U.S. wastewater treatment plants are responsible for about 47 million metric tons of carbon dioxide equivalent emissions each year, according to a new study led by researchers from Northwestern University and the University of Illinois Urbana-Champaign. The research, published in Nature Water on October 8, found that methane and nitrous oxide emissions from these facilities are 41% higher than previous government estimates.
Jennifer Dunn, senior author of the study and professor at Northwestern’s McCormick School of Engineering, said, “To see it plain as day, how methane and nitrous oxide emissions are the dominant players, that was pretty striking.” She added that identifying the sources of these greenhouse gases will help target decarbonization efforts more effectively.
The team analyzed data from over 15,000 wastewater treatment facilities across the United States. Their findings show that methane makes up 41% of total emissions—about 16 million metric tons of CO2 equivalent—while nitrous oxide accounts for 24%, or around 12 million metric tons.
The main source of methane is anaerobic digestion, a process where microorganisms break down sewage sludge and produce biogas. While this biogas can be used as renewable energy, leaks from anaerobic digesters can release significant amounts of methane into the atmosphere. Dunn noted, “The trouble with anaerobic digesters is that they can leak, and some anaerobic digesters leak a lot.” She also pointed out that fixing these leaks is an achievable way to reduce emissions: “It's something that's addressable. So that’s an example of a low-hanging-fruit opportunity that we saw right away.”
Nitrous oxide is released during nitrogen removal processes in wastewater treatment. Many plants use nitrification-denitrification to remove excess nitrogen before discharging water back into the environment. This process emits nitrous oxide and harmless nitrogen gas. According to Dunn, developing methods to capture nitrogen directly from wastewater for use in products like fertilizer could further reduce both energy use and greenhouse gas emissions. “If we could just avoid putting that nitrogen back into the air and use it while we have it to make a product like feed or fertilizer, then we're moving towards a circular nitrogen economy,” she said.
The researchers are now collaborating with treatment facilities to gather more detailed data and improve an open-source modeling tool designed to help plants understand their own emission profiles. Dunn explained their goal: “A lot of municipalities have climate action plans, and so they want to do things to reduce their greenhouse gas emissions. One of our hopes was that this study would help treatment plants.”

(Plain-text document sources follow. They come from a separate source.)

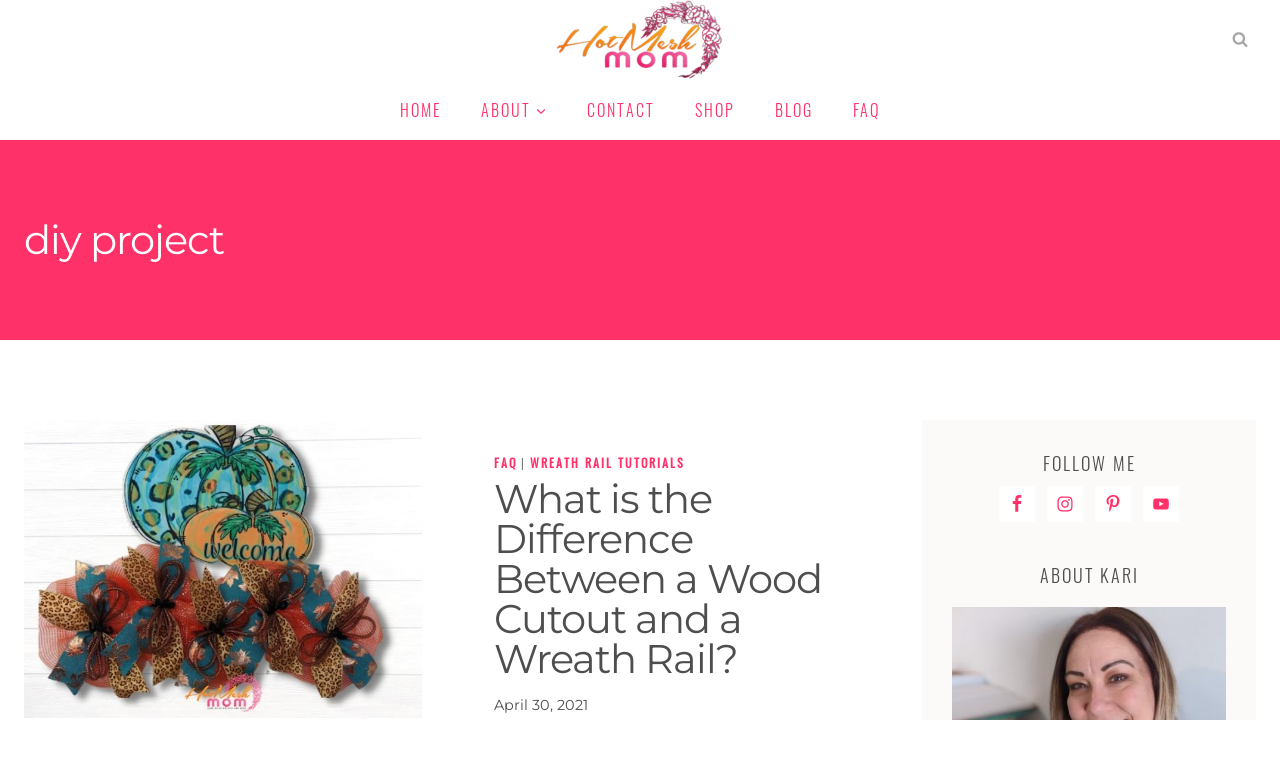

--- FILE ---
content_type: text/html; charset=utf-8
request_url: https://www.google.com/recaptcha/api2/aframe
body_size: 270
content:
<!DOCTYPE HTML><html><head><meta http-equiv="content-type" content="text/html; charset=UTF-8"></head><body><script nonce="vWc-5W_ZDXjUYl8LH_cJGQ">/** Anti-fraud and anti-abuse applications only. See google.com/recaptcha */ try{var clients={'sodar':'https://pagead2.googlesyndication.com/pagead/sodar?'};window.addEventListener("message",function(a){try{if(a.source===window.parent){var b=JSON.parse(a.data);var c=clients[b['id']];if(c){var d=document.createElement('img');d.src=c+b['params']+'&rc='+(localStorage.getItem("rc::a")?sessionStorage.getItem("rc::b"):"");window.document.body.appendChild(d);sessionStorage.setItem("rc::e",parseInt(sessionStorage.getItem("rc::e")||0)+1);localStorage.setItem("rc::h",'1768862973477');}}}catch(b){}});window.parent.postMessage("_grecaptcha_ready", "*");}catch(b){}</script></body></html>

--- FILE ---
content_type: text/css
request_url: https://hotmeshmom.com/wp-content/themes/restored316-june/style.css?ver=1_0_1
body_size: 905
content:
/*
Theme Name:     June
Theme URI:      http://shop.restored316designs.com/themes
Template:       kadence
Author:         Restored 316 // Lauren Gaige
Author URI:     http://shop.restored316designs.com/themes
Description:    A mobile responsive WordPress theme built for the Kadence Framework by Lauren Gaige of Restored 316.
Version:        1_0_1
License:        GNU General Public License v3.0 (or later)
License URI:    https://www.gnu.org/licenses/gpl-3.0.html
*/

/* Theme customization starts here
-------------------------------------------------------------- */

/* Header
--------------------------------------------- */

.site-top-header-wrap {
	background: var(--global-palette2);
}

.primary-sidebar.widget-area .widget-title {
	text-align: center;
}

/* Entries
--------------------------------------------- */

.entry {
	box-shadow: none;
	border-radius: 0;
}

.single .entry-content-wrap,
.single .primary-sidebar {
	margin-top: -50px;
	z-index: 1;
}

.content-style-unboxed .entry:not(.loop-entry) .kb-posts .entry-content-wrap {
	padding: 2rem;
}

.blog .entry-content-wrap,
.blog .primary-sidebar,
.archive .entry-content-wrap,
.archive .primary-sidebar,
.search .entry-content-wrap,
.search .primary-sidebar,
.entry-related .entry-content-wrap,
.entry-related .primary-sidebar,
.single-product .entry-content-wrap,
.single-product .primary-sidebar {
	margin-top: 0px;
}

.grid-lg-col-1.item-image-style-beside article.loop-entry.has-post-thumbnail {
	grid-template-columns: 1fr 1fr;
}

.entry-related-carousel h3.entry-title {
	font-size: 35px;
}

.post-navigation {
	background: var(--global-palette9);
	padding: 50px;
}

/* Comments
--------------------------------------------- */

.comments-area {
	background: #fff;
	padding: 50px;
}

.comment-body {
	border-bottom: 0px;
}

/* Sidebar
--------------------------------------------- */

.widget select {
	width: 100%;
}

/* Blocks
--------------------------------------------- */

.wp-block-latest-posts.wp-block-latest-posts__list.is-grid li>a,
.editor-styles-wrapper .wp-block-latest-posts.wp-block-latest-posts__list.is-grid li>a{
	font-family: var(--global-heading-font-family);
	line-height: 1;
}

blockquote,
q {
    quotes: '“' '”';
}

blockquote {
	font-style: italic;
    padding-left: 0;
    border-left: 0px;
}

.entry-content blockquote {
    margin: var(--global-md-spacing) 0 0
}

blockquote cite,
blockquote .wp-block-pullquote__citation {
    color: var(--global-palette5);
    font-size: 13px;
    margin-top: 1em;
    position: relative;
    font-style: normal;
    display: block
}

.wp-block-kadence-spacer.aligncenter{ 
	width: 100%;
}

/* Posts Grid
--------------------------------------------- */

.wp-block-latest-posts.wp-block-latest-posts__list.is-grid li>a {
	font-size: 30px;
}

/* Inputs
--------------------------------------------- */

input[type="text"], input[type="email"], input[type="url"], input[type="password"], input[type="search"], input[type="number"], input[type="tel"], input[type="range"], input[type="date"], input[type="month"], input[type="week"], input[type="time"], input[type="datetime"], input[type="datetime-local"], input[type="color"], textarea, select {
	border: 1px solid #eee;
	border-radius: 0;
}


/* WooCommerce
--------------------------------------------- */

#wrapper .wc-block-grid .wc-block-grid__products .product-loop-boxed .entry-content-wrap, #wrapper .wc-block-grid .wc-block-grid__products .woo-archive-action-on-hover .entry-content-wrap,
.woocommerce ul.products li.product .entry-content-wrap {
	border-radius: 0;
}

@media (max-width: 1024px) and (min-width: 768px){
	.kt-tab-layout-first-row.kt-gutter-none>.wp-block-kadence-column.inner-column-2 {
		margin-right: 1px;
	}
	
	.kt-tab-layout-first-row.kt-gutter-none>.wp-block-kadence-column.inner-column-3 {
		margin-left: -1px;
	}
}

Although this analysis focused on U.S. facilities, Dunn said their methods can be applied globally if sufficient data is available. With increasing global population and expanding public sanitation services, reducing emissions from wastewater treatment will be important for meeting climate goals worldwide.
“It’s a substantial sector, and it does need attention,” Dunn said.
The study was supported by the U.S. Department of Energy Industrial Technologies Office with contributions from the National Renewable Energy Laboratory.